Un aveugle transport me guide,
La terre frémit sous mes pas.
Allant vers la tombe ouverte.
Le voilà ce gouffre homicide
Qui doit dévorer tant d'appas!
Air.
Julia va mourir! .... Non, non, je vis encore,
Je vis pour défendre ses jours;
Contre des dieux cruels qu'en vain le faible implore,
L'amour, le désespoir me prêtent leur secours.
Scene II.
Licinius, Cinna.
LICINIUS.
Cinna, que fait l'armée?
CINNA.
Il n'en faut rien attendre.
On gémit, on te plaint, on n'ose te défendre.
LICINIUS.
Les lâches!
CINNA.
Tout le camp semble glacé d'effroi.
Mais pour mourir auprès de toi,
Je t'amene à ma suite
De guerriers et d'amis une troupe d'élite;
Rassemblés en secret sur le mont Quirinal,
De ton ordre avec eux j'attendrai le signal.
LICINIUS.
O digne ami!
LICINIUS.
Compte sur mon courage.
Des dangers près de toi j'ai fait l'apprentissage.
Air.
Ce n'est plus le temps d'écouter
Les vains conseils de la prudence:
Mon bras, tu n'en saurais douter,
S'arme toujours pour ta défense.
Les dieux peuvent sur nous
Appesantir leur main puissante;
Mais tout l'effort de leur courroux
N'a rien dont mon cœur s'épouvante.
Il n'est pas au pouvoir du sort
De rompre le nœud qui nous lie,
Et le jour témoin de ta mort
Verra le terme de ma vie.
Mais avant de tenter un combat inégal,
Du pontife suprême invoque la puissance.
LICINIUS.
De ce prêtre cruel l'aveuglement fatal
A de mon triste cœur banni toute espérance.
CINNA.
Seul, il peut, détournant la colere des dieux,
Arracher la vestale au sort qu'on lui destine.
LICINIUS.
Il doit se rendre ici.
CINNA.
De la porte Colline
Je le vois s'avancer dans ces funestes lieux;
Je te laisse avec lui.
Il sort.
Scene III.
Licinius, Le Souverain Pontife, Le Chef des Aruspices.
LICINIUS.
D'un sacrifice affreux
L'appareil se prépare:
Victime d'une loi barbare,
La beauté, la jeunesse est livrée aux bourreaux,
Et vivante descend dans la nuit des tombeaux.
LE PONTIFE.
Tel est l'ordre des dieux.
LICINIUS.
Cependant leur clémence
Peut laisser à ta voix désarmer leur vengeance.
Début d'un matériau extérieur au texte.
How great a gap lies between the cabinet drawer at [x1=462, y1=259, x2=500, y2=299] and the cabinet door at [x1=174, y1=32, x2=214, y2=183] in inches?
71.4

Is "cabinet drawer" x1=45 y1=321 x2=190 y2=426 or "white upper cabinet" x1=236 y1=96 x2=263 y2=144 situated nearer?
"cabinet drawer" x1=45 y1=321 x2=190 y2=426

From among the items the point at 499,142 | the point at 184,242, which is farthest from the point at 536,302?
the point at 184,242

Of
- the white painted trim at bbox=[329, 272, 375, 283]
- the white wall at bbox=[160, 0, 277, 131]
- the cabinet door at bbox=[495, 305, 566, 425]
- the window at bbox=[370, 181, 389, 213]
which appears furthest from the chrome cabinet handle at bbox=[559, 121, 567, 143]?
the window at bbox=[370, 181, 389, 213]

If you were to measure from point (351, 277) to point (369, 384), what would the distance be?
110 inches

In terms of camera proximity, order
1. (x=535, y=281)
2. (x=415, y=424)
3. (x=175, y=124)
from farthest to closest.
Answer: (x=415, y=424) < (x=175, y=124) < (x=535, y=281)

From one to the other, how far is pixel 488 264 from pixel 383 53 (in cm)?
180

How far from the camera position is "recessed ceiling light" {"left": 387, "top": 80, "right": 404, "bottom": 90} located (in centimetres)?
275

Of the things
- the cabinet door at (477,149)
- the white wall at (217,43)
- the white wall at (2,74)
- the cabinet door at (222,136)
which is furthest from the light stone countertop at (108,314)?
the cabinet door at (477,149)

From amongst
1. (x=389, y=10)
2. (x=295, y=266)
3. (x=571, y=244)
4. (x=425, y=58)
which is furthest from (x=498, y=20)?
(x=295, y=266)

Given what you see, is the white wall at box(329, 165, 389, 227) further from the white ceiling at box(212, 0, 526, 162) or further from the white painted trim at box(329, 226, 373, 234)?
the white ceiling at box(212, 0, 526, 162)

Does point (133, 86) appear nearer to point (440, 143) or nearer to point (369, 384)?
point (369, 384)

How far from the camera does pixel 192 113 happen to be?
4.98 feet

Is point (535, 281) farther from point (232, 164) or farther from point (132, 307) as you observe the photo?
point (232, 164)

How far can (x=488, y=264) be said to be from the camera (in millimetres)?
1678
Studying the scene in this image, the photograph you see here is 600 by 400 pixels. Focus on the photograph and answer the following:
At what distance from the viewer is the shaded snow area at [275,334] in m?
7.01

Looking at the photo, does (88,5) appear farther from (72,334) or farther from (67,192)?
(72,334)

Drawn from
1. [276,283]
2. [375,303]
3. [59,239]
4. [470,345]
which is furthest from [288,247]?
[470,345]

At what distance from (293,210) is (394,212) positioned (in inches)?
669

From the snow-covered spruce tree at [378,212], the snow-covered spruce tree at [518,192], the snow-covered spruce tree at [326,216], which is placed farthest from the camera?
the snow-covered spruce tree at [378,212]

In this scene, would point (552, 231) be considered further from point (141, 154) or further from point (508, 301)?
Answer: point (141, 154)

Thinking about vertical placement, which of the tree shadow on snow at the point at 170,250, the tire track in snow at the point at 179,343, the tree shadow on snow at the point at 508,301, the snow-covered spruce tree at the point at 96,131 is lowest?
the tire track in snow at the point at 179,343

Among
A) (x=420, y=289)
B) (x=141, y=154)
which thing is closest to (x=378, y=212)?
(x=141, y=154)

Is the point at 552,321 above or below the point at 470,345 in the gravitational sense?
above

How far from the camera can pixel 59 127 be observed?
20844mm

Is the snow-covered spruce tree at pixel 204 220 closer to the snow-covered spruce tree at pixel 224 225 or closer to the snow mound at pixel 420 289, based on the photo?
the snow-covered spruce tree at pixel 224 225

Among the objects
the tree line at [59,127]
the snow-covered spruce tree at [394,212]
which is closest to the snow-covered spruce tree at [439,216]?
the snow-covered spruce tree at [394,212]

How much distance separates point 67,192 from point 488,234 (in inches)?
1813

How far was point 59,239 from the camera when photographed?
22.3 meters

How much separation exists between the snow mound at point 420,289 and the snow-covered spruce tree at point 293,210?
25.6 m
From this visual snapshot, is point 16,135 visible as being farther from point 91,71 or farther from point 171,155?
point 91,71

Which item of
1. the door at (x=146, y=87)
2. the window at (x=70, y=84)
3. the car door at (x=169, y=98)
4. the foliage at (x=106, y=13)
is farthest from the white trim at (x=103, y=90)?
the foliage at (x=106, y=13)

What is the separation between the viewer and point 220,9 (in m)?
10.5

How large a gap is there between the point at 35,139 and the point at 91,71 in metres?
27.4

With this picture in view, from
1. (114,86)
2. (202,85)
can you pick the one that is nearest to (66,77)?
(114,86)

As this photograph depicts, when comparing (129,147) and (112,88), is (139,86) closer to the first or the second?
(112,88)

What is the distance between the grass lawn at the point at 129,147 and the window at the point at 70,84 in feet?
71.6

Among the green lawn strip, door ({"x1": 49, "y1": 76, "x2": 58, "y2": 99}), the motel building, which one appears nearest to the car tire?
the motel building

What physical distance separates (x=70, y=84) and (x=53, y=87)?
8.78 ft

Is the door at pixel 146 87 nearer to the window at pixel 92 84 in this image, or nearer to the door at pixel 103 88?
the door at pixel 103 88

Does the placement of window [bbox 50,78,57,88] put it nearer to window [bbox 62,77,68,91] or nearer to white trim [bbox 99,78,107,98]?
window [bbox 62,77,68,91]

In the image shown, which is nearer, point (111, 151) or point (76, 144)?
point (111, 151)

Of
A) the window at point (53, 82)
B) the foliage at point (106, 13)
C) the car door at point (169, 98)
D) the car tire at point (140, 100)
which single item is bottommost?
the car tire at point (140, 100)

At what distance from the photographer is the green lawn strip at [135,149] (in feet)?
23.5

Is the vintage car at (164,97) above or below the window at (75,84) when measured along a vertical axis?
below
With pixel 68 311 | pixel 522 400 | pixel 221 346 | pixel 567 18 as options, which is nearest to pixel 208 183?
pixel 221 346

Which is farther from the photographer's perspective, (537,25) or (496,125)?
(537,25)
Je viens pour Julia réclamer ton appui.
LE PONTIFE.
Quoses-tu demander, quand l'état aujourd'hui,
Quand le salut de Rome exige une victime?
LICINIUS.
Le salut des états ne dépend pas d'un crime.
LE PONTIFE.
Ces tristes monuments te disent que jamais
Vesta n'a pardonné de semblables forfaits.
LICINIUS.
Romulus en naissant bravait ta loi fatale;
Mars lui donna le jour au sein d une vestale.
LE PONTIFE.
Julia doit mourir.
LICINIUS.
Elle ne mourra pas.
LE PONTIFE.
Les dieux demandent son trépas:
Qui pourrait s'opposer à leur ordre suprême?
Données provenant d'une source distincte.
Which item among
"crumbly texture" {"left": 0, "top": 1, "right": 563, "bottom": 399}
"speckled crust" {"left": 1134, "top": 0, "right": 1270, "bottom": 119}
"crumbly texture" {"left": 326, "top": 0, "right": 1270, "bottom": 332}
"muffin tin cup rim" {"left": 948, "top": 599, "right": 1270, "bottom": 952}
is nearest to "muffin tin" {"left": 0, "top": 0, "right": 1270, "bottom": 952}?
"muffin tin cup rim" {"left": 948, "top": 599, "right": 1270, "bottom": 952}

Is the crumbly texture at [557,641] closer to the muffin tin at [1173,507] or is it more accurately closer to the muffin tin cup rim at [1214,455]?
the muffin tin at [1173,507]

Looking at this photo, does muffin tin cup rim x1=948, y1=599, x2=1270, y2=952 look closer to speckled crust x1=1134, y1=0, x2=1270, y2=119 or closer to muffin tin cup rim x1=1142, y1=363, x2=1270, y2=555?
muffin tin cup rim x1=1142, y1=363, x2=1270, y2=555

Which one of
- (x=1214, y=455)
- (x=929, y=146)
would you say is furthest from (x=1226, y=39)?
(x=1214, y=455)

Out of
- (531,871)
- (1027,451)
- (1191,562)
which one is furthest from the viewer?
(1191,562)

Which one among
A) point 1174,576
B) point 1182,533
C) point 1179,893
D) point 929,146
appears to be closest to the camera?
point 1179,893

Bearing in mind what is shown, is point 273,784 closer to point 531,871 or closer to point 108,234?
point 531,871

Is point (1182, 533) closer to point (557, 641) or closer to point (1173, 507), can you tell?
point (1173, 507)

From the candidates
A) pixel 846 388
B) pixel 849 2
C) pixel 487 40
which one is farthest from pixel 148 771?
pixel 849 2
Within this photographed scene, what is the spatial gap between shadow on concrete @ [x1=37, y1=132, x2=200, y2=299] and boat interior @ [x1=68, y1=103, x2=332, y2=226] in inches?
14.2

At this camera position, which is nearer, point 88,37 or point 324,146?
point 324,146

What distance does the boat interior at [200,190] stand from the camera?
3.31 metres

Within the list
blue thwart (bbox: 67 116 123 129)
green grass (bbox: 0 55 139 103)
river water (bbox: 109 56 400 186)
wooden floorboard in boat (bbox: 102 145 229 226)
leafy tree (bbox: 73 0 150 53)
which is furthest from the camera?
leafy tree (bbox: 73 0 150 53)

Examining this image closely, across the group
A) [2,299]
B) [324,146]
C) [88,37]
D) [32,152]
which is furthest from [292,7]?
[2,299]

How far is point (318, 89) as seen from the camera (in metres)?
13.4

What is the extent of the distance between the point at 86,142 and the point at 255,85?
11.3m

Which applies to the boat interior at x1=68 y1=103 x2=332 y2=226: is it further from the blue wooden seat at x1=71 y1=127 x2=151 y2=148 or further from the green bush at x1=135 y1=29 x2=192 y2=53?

Qui pourrait à leurs coups la soustraire?
LICINIUS.
Moi-même.
LE PONTIFE.
Téméraire, quel crime oses-tu concevoir?
LICINIUS.
Connais-moi tout entier, connais mon seul espoir.
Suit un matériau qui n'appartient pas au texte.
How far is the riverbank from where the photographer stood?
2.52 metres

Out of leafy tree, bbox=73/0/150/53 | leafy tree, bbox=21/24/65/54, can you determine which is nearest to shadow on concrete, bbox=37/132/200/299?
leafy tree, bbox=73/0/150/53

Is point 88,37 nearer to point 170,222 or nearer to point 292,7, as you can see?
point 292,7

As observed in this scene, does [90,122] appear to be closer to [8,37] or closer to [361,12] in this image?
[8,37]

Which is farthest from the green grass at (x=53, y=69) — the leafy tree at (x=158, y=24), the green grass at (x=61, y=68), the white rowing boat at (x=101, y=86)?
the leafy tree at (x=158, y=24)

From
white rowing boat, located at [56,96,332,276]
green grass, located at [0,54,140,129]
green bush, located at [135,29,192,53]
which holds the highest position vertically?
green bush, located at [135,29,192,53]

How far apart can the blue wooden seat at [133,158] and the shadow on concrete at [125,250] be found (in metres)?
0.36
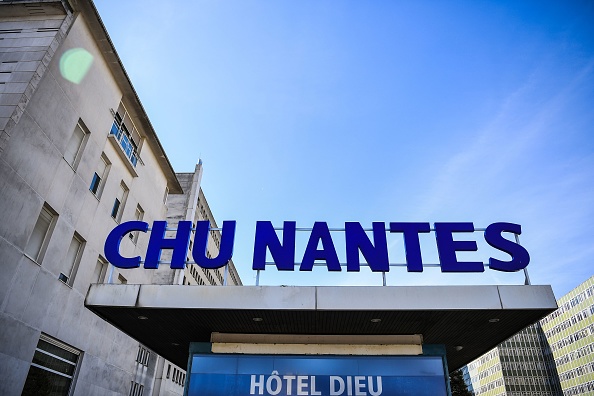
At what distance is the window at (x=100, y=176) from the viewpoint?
25231mm

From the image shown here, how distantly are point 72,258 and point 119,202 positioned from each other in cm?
603

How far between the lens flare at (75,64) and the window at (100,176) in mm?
4905

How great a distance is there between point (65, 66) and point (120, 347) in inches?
646

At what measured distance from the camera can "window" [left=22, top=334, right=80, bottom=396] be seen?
1928 cm

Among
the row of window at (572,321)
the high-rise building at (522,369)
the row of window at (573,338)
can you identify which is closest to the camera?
the row of window at (573,338)

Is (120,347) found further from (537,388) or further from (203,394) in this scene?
(537,388)

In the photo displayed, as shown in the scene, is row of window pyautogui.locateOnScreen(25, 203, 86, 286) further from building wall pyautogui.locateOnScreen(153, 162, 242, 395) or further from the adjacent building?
the adjacent building

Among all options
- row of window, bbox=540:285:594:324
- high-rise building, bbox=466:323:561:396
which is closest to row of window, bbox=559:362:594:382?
high-rise building, bbox=466:323:561:396

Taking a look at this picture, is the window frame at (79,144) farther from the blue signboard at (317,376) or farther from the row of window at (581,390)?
the row of window at (581,390)

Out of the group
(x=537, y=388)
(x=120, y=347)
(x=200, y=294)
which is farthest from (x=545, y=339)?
(x=200, y=294)

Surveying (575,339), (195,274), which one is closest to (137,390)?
(195,274)

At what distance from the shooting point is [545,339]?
12119cm

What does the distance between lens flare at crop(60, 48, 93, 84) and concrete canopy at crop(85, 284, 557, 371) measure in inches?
527

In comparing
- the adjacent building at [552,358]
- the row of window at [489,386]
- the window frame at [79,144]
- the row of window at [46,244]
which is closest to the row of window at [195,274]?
the row of window at [46,244]
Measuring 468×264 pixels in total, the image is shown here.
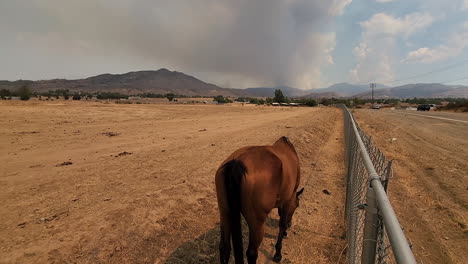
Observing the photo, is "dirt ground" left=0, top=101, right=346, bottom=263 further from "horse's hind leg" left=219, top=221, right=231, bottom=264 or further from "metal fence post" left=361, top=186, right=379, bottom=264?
"metal fence post" left=361, top=186, right=379, bottom=264

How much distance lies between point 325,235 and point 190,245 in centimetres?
244

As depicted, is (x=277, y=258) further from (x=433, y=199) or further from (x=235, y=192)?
(x=433, y=199)

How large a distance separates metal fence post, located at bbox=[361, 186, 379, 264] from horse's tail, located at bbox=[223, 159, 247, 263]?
140 cm

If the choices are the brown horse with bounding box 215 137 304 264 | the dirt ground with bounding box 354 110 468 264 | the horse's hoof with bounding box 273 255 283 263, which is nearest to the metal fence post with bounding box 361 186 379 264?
the dirt ground with bounding box 354 110 468 264

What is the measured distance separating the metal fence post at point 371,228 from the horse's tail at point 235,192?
1396 mm

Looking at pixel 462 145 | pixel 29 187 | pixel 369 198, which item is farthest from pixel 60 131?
pixel 462 145

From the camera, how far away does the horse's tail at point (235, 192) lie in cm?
305

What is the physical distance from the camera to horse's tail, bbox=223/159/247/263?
305cm

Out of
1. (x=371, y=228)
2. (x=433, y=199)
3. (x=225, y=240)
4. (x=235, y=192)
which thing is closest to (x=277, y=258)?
(x=225, y=240)

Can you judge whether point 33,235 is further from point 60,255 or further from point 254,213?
point 254,213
Je suis sou amant, son complice;
Et je dois l'arracher ou la suivre au supplice.
LE PONTIFE.
Tu périras sans la sauver:
Contre un pouvoir divin, que tu prétends braver,
Ta gloire est une arme frivole.
La roche Tarpéienne est près du Capitole.
Duo.
LICINIUS.
C'est à toi de trembler:
Dans ma juste colere,
Mon bras peut ébranler
Ton autel sanguinaire.
LE PONTIFE.
C'est à toi de trembler;
Le ciel a son tonnerre.
LICINIUS.
Si Julia périt, redoute mes transports.
LE PONTIFE.
Les dieux arrêteront tes criminels efforts.
LICINIUS.
J'ai des amis que ma fureur anime:
Nous couvrirons ces champs de morts,
Et nous sauverons la victime.
LE PONTIFE.
Tremble, tremble, tes vains efforts
Ne sauveront pas la victime.
Ensemble.
LICINIUS.
C'est à toi de trembler.
Dans ma juste colere,
Mon bras peut ébranler
Ton autel sanguinaire.
Si Julia périt, redoute mes transports:
Je veux qu'un horrible hécatombe
Signale ces moments affreux,
Et j'immolerai sur sa tombe
Toi, tes prêtres cruels, et moi-même après eux.
LE PONTIFE.
C'est à toi de trembler:
Ta fureur téméraire
Ne saurait m'ébranler;
Le ciel a son tonnerre.
Les dieux arrêteront tes criminel efforts:
Ils ont accepté l'hécatombe;
Et, pour satisfaire à tes vœux
Bientôt ici sur cette tombe
Tes amis périront, et toi-même avec eux.
Licinius...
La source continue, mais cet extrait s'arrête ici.